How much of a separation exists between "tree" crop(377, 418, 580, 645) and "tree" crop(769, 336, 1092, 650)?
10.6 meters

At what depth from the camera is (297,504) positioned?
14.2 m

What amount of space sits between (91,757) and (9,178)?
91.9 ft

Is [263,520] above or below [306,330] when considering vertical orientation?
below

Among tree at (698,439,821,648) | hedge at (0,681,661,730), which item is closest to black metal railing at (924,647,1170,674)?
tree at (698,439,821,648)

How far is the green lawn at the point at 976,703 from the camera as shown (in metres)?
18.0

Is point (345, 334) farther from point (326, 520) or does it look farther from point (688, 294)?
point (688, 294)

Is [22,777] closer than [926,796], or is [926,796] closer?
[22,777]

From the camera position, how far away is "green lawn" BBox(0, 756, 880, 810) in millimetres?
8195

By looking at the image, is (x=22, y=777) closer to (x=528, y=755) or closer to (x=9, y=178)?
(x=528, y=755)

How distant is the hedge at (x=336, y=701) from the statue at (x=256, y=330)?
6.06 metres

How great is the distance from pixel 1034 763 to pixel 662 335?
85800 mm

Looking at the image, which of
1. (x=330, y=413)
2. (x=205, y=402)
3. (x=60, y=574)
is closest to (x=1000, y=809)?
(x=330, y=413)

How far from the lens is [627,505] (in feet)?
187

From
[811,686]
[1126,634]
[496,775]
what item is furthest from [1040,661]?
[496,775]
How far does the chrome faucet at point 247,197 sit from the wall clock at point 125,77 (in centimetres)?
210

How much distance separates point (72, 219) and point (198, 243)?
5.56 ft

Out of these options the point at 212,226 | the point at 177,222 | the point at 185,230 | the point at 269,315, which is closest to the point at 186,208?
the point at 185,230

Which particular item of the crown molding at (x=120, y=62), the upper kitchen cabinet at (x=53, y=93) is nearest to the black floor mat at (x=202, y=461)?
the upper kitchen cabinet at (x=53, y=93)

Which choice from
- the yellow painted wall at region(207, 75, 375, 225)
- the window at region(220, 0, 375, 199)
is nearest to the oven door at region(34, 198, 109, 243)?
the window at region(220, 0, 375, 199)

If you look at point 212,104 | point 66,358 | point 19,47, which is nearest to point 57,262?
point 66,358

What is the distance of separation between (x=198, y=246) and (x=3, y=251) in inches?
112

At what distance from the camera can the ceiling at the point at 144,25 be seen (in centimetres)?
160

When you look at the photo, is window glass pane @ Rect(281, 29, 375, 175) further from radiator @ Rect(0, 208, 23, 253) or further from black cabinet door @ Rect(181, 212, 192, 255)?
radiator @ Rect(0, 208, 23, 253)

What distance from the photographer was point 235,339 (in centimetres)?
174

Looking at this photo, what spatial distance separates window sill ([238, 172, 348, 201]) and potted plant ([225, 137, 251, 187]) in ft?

WRITTEN REQUEST: Starting with the line containing "Which particular item" and going on through the end of the entries, write those lines out again with "oven door" swapped for "stove door" and nothing else changed.

CORRECT RESPONSE:
Which particular item of the crown molding at (x=120, y=62), the upper kitchen cabinet at (x=53, y=93) is nearest to the black floor mat at (x=202, y=461)?
the upper kitchen cabinet at (x=53, y=93)

Which choice from
- the yellow painted wall at region(207, 75, 375, 225)
- the window at region(220, 0, 375, 199)
is nearest to the stove door at region(34, 198, 109, 243)?
the window at region(220, 0, 375, 199)

If you look at point 212,104 | point 66,358 | point 19,47, which is nearest to point 57,262?
point 66,358

What is the distance of separation between (x=198, y=246) and (x=3, y=251) in inches?
112

At what distance from the camera can the ceiling at the point at 144,25 be seen (in centimetres)?
160

When you look at the photo, is window glass pane @ Rect(281, 29, 375, 175) further from radiator @ Rect(0, 208, 23, 253) or further from black cabinet door @ Rect(181, 212, 192, 255)?
radiator @ Rect(0, 208, 23, 253)

What distance from the photographer was point 235,339 (in centimetres)?
174

Looking at this photo, what spatial distance separates window sill ([238, 172, 348, 201]) and potted plant ([225, 137, 251, 187]) in ft?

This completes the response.